When children have attended the same school for their whole K-5 experience, so many teachers know the kids.  They have had them in their classroom, seen them in platooning situations, done buddy classes, collaborative class projects and so on.  As we are all missing that experience we needed to find a way to start that process happening.  Last Spring, as we began planning the upcoming year, we wanted to find a way to help connect the kids to each other as well as with a few significant adults.  As our school is one that is becoming more diverse we thought about doing something around multiculturalism and celebrating that diversity, but we decided that as friendships and getting to know each other was our number one priority, we needed to find a way to celebrate uniqueness and similarities all in one go.  As we continued this conversation I began to think about the Identity Day Fairs that I read about from posts by @gcouros and @ChrisWejr. This fair would accomplish celebrating uniqueness, diversity and similarity all in one go.
We modeled out I-Fair after a Science Fair format that the school had done a number of years ago.  A criteria sheet was sent home 3 weeks in advance with a signed page for parent's to return.  Much of the work was designed to be done in collaboration with family at home, with support given from the classroom.  The criteria was quite wide open, especially the presentation format.  There were poster boards, powerpoint presentations, video montages, pictures, paintings, drawings, instruments, a bearded lizard, lego and all kinds of great ideas.  There were pictures of family cabins, pets in all shapes and sizes, vacations, family, trips, special places and special people.  They brought in mementos of hobbies, family heirlooms and extra-curricular achievements.  It was amazing to see all the unique talents that the students had that we were just learning about.  Three of our grade 5 students chose to show off their art passion by bringing in some of their art work.  I was blown away!  Hockey and soccer medals, medallions and ribbons from dance competitions, rock collections, ski trophies, pictures of them doing some great feat!  It was really cool to have a chance to celebrate each child.

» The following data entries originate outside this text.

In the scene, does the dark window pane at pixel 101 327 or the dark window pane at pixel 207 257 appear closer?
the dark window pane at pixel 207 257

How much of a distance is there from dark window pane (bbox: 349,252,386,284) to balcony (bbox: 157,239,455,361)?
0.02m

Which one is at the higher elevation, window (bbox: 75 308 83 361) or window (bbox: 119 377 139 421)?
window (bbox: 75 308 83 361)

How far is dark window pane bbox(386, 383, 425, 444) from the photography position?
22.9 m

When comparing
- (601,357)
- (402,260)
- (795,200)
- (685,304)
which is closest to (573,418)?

The morning before recess was spent setting everything up and then between recess and lunch the students had a chance to visit every single class and look at the different projects.  For the afternoon, our community was invited to come and be a part of celebrating 370 students unique amazingness.  There was such a warm and positive vibe that came from the school.  All of the students were engaged, the staff was enthoused as well as the parents, grand-parents, siblings, aunts and uncles and everyone else that came out.  It was such a fantastic way to celebrate community.  By bringing in so many parents it was also their first chance to meet all the new parents in the school, meet the new friend that their child has come home talking about and come in and experience a positive school culture building project.
We are not certain that we will be doing an Identity Day Fair every year, but the wheels are definitely turning as to how to do another community project.  This was a huge success!